DETAILED DESCRIPTION OF THE INVENTION
A known surface discharge lamp and energy supply is shown schematically in
FIG. 1. A substrate 10 of dielectric material such as alumina has one
electrode 12 disposed on one end of the substrate and another electrode 14
disposed at the opposite end of the substrate. A backplane 16 is disposed
on the back surface of the dielectric substrate 10 and is electrically
connected to the ground electrode by section 17. An envelope 11 encloses
this structure and has at least the portion of the envelope in front of
the substrate surface formed of a transparent material. The electrodes are
typically composed of tungsten and the backplane is typically copper. The
electrodes are connected by way of a high voltage switch 18 to a
pulse-forming network (PFN) 20 which is powered by a high-voltage power
supply 22. The high-voltage switch is typically a spark gap which when
triggered causes an energizing pulse to be applied across the electrodes,
which in turn causes a plasma to be created across the dielectric
substrate surface between the electrodes. The backplane provides
capacitive coupling to the plasma and is effective to constrain the plasma
to a thin region near the substrate surface and within the perimeter of
the backplane. The backplane is also operative to reduce the breakdown
voltage needed to form the plasma.
A typical pulse forming network is shown in FIG. 2 and having a plurality
of stages 24 composed of shunt capacitors interconnected by inductors. The
output of the PFN is connected by way of a spark gap switch 26 to a shunt
resistor R and peaking capacitor Cp. The peaking capacitor is connected to
the terminals of the lamp. The values of the capacitors and inductors and
the number of stages employed are designed to suit intended impedance
requirements of the lamp and also to suit the pulse width and amplitude of
the energizing pulses. The PFN may also be implemented with only one or
more capacitors.
In operation a high voltage pulse from the PFN 20 is applied to the
electrodes 12 and 14 upon closure of switch 18 to cause the formation of a
plasma on the front surface of substrate 10 between the electrodes. The
plasma burst in response to the energizing electrical pulse produces the
intended radiation.
Referring to FIG. 3, there is shown a surface discharge lamp constructed in
accordance with the invention and of a tubular embodiment. A plastic tube
40 has plastic endcaps 42 bonded thereto. The tube functions as the
substrate and as the gas enclosure. Typically the tube 40 is a plastic
such as polycarbonate or polymethylmethacrylate. The endcaps are also
typically plastic such as polymethylmethacrylate or ABS. The endcaps are
typically bonded to the plastic tube by a suitable adhesive such as Epotek
302 clear epoxy. The electrodes are formed by steel sheets formed into
respective rings 44 and 46 disposed in respective ends of the tube. Each
of the electrodes has a strap portion 45 connected to a respective
conductive rod 48 and 50 which passes through a respective end cap. This
electrode arrangement is effective and inexpensive. The steel or other
metal is maintained in intimate contact with the inner surface of tube 40
by the spring action of the metal when formed into the ring shape. Other
electrode configurations can be employed. Preferably the electrode is in
contact with the entire width of the active substrate area for efficient
plasma creation confronting the entire backplane.

GIVEN MATERIAL.
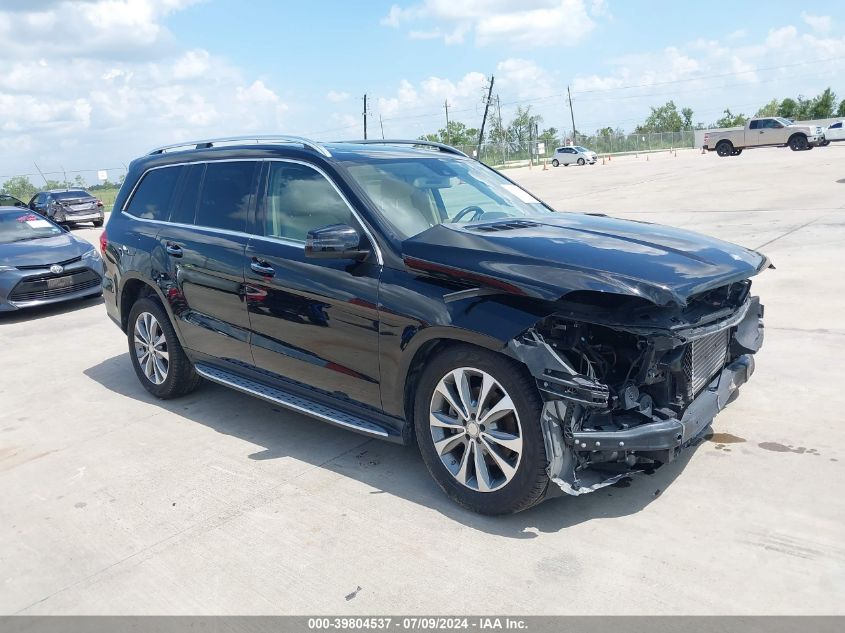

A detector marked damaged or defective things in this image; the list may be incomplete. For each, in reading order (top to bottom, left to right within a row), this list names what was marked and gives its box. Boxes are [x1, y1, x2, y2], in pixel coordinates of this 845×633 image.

TASK LIST.
• a. Please retype the surface discharge lamp description from "A typical pulse" to "intended radiation.".
• b. Answer these questions from the surface discharge lamp description:
(i) What metal is the backplane typically made of?
(ii) What kind of device is the high-voltage switch typically?
(iii) Which adhesive is named as suitable for bonding the endcaps to the plastic tube?

THE SOLUTIONS.
• a.
A typical pulse forming network is shown in FIG. 2 and having a plurality
of stages 24 composed of shunt capacitors interconnected by inductors. The
output of the PFN is connected by way of a spark gap switch 26 to a shunt
resistor R and peaking capacitor Cp. The peaking capacitor is connected to
the terminals of the lamp. The values of the capacitors and inductors and
the number of stages employed are designed to suit intended impedance
requirements of the lamp and also to suit the pulse width and amplitude of
the energizing pulses. The PFN may also be implemented with only one or
more capacitors.
In operation a high voltage pulse from the PFN 20 is applied to the
electrodes 12 and 14 upon closure of switch 18 to cause the formation of a
plasma on the front surface of substrate 10 between the electrodes. The
plasma burst in response to the energizing electrical pulse produces the
intended radiation.

• b.
(i) Copper.
(ii) A spark gap.
(iii) Epotek 302 clear epoxy.